Janet hesitated and stood still. What bad taste to come here, she thought, what idiocy. If I could only get away quietly . . .
But it was too late, she couldn’t get away. The minister was praying, and one of the group around the grave had turned around and was looking at her. It was an older woman, heavily draped in black, with a pale pinched face and dark tired eyes which said, without anger, without bitterness: What are you doing here? Leave us alone.
Ashes to ashes.
“Edith Morrow,” Sands’ voice said in her ear. Janet jumped. She hadn’t heard him approaching and there was something sinister in the way he said, “Edith Morrow.”
Dust to dust.
“Dr. Morrow’s sister,” Sands said. “Why did you come?”

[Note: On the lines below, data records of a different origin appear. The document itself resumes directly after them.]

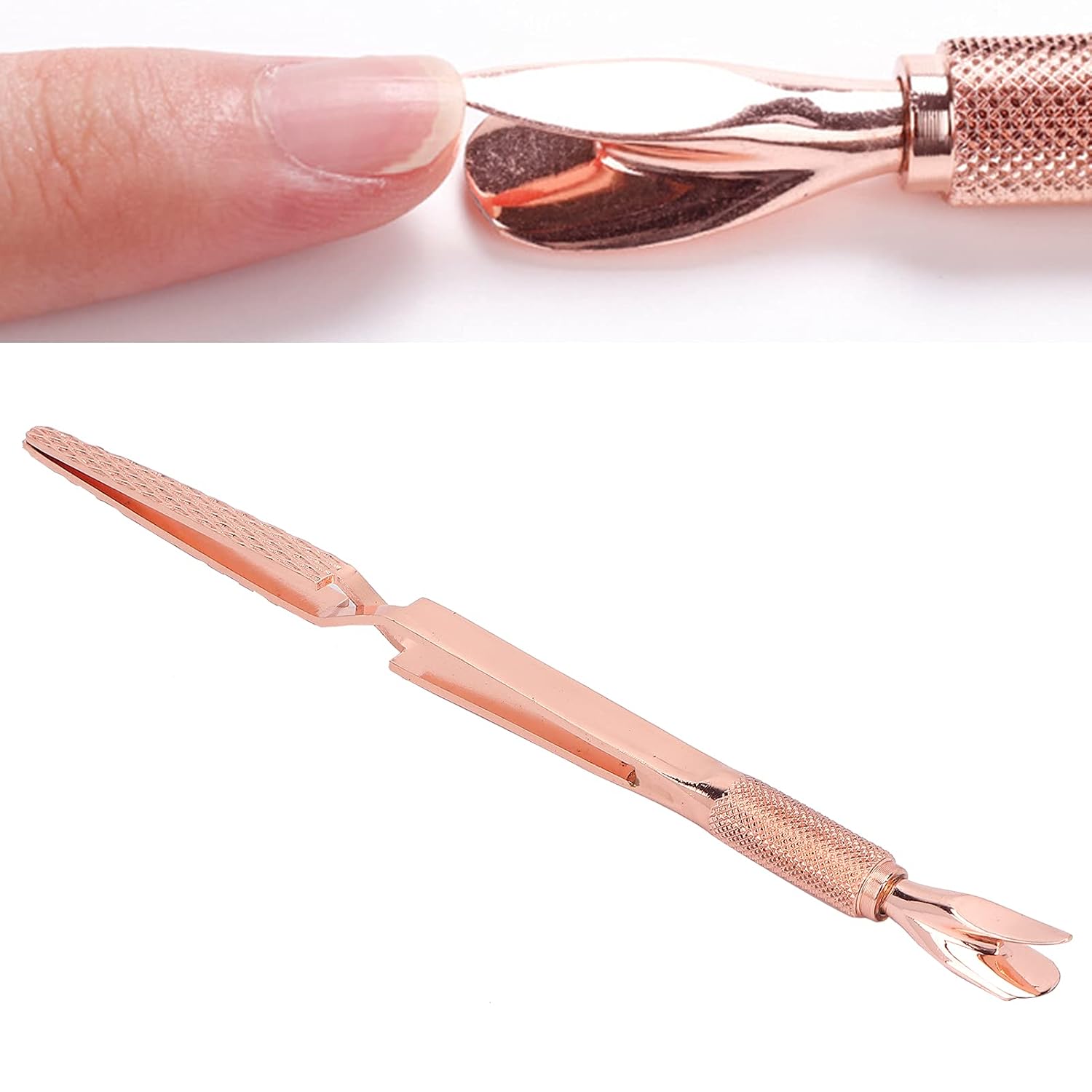 Multi-function Nail Art Pincher, Nail Art Pincher Stainless Steel Cuticle Pusher False Nail Shaping Tweezers Nail Art Tools for Manicure (#1)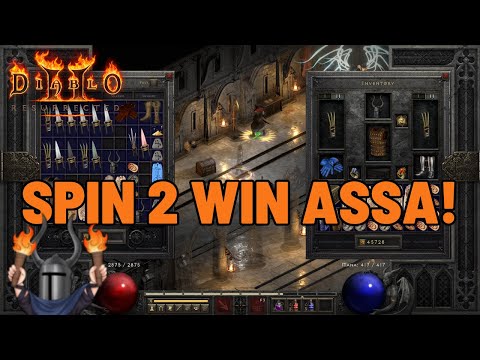 Diablo 2 Assassin Guide: WHIRLWIND | Shred everything with a Chaos Claw! (Including your Gold stash)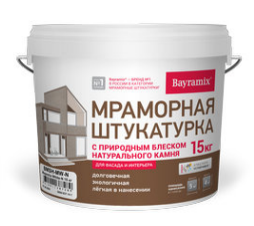 Штукатурка Bayramix Мраморная N 15кг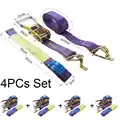 Dragonpad восстановления автомобиля трещотка сплава колеса ремни трейлер галстук вниз слинг 4 шт. комплект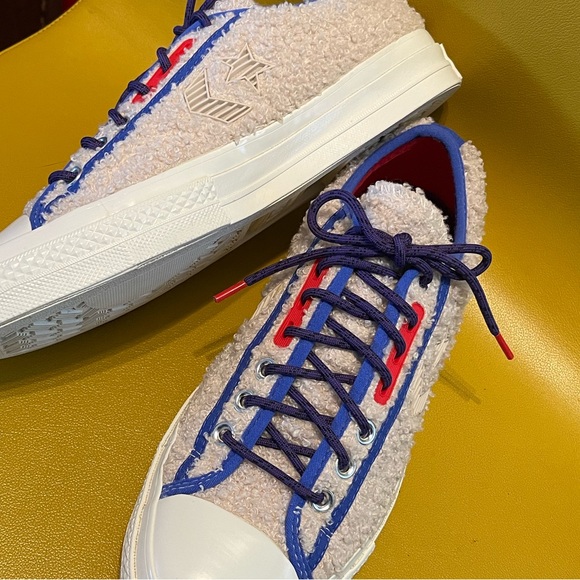 Excellent Condition CONVERSE X RETRO SHERPA STAR PLAYER OX WHITE SWAN/EGRET - Picture 6 of 12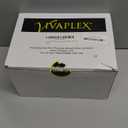 Vivaplex, 12, Amber, 8 oz Glass Bottles, with Lids.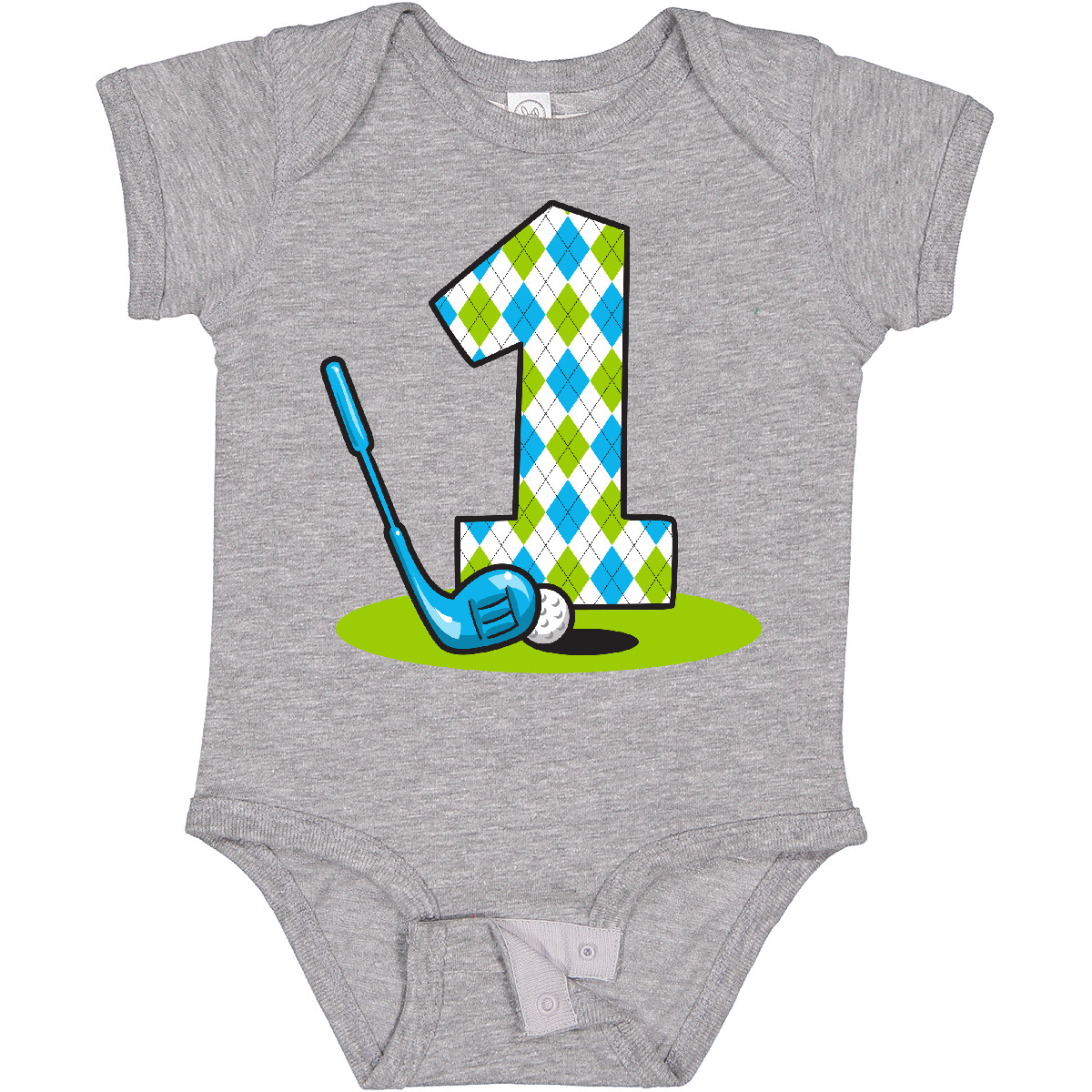 1st Birthday Baby Bodysuit Golfer Idea From One-piece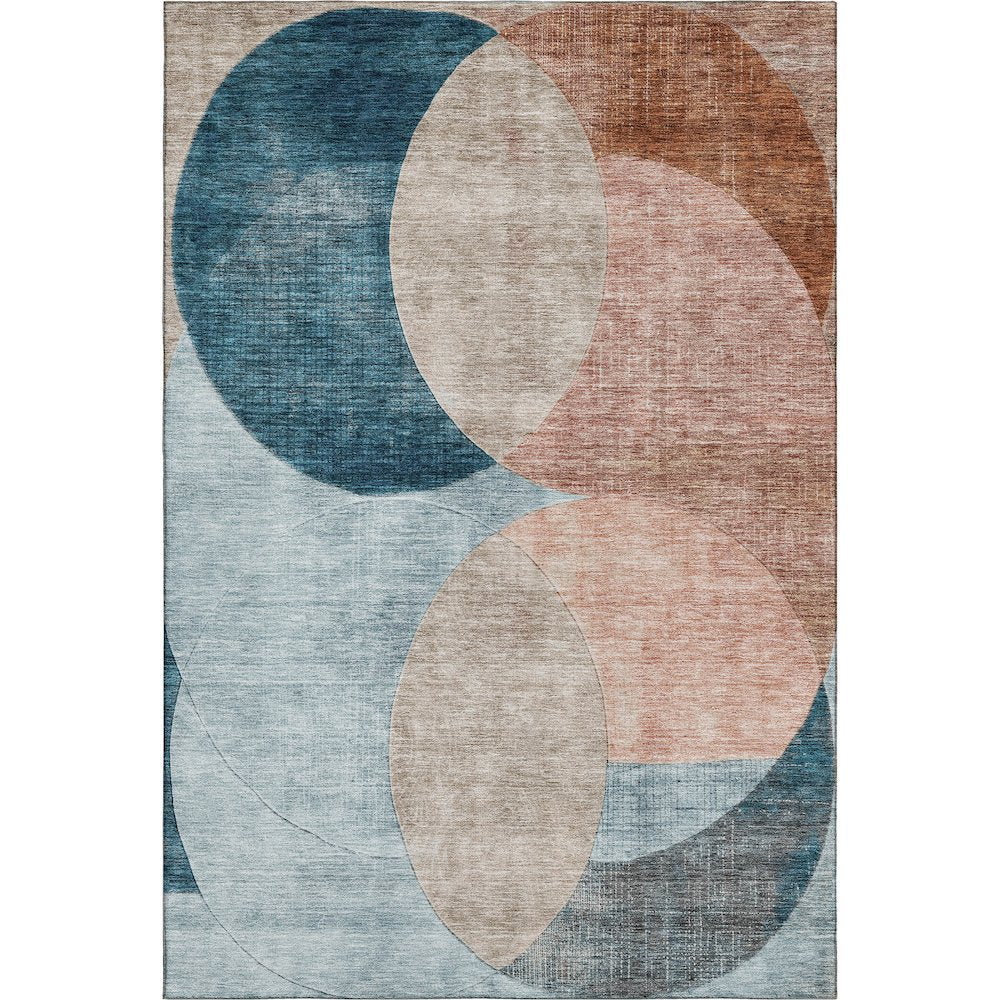 Premium Machine Washable Mayfield AMF1140 Rust 10' x 14' Rug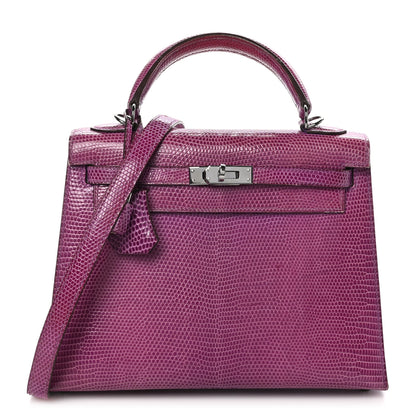 Hermes Lizard Kelly Sellier 25 Violet 1 of 15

“I wanted to see the Morrows.”
“Well, there they are. Standing together, as usual. They do it well.”
As if to disprove his statement, Edith Morrow turned and began walking toward them.
“You have no right to be here,” she said to Sands in her high desperate voice. “Trailing us even to the grave—despicable . . .” She made a nervous gesture with one black-gloved hand. “And these others—why did they come? Why can’t they leave us alone?”
“This is Miss Green,” Sands said quietly. “Cora Green’s sister.”
“C—Cora Green . . .?”
Janet flushed. “I agree, I shouldn’t have come. I’ll leave immediately.”
“It’s all over anyway,” Edith said harshly.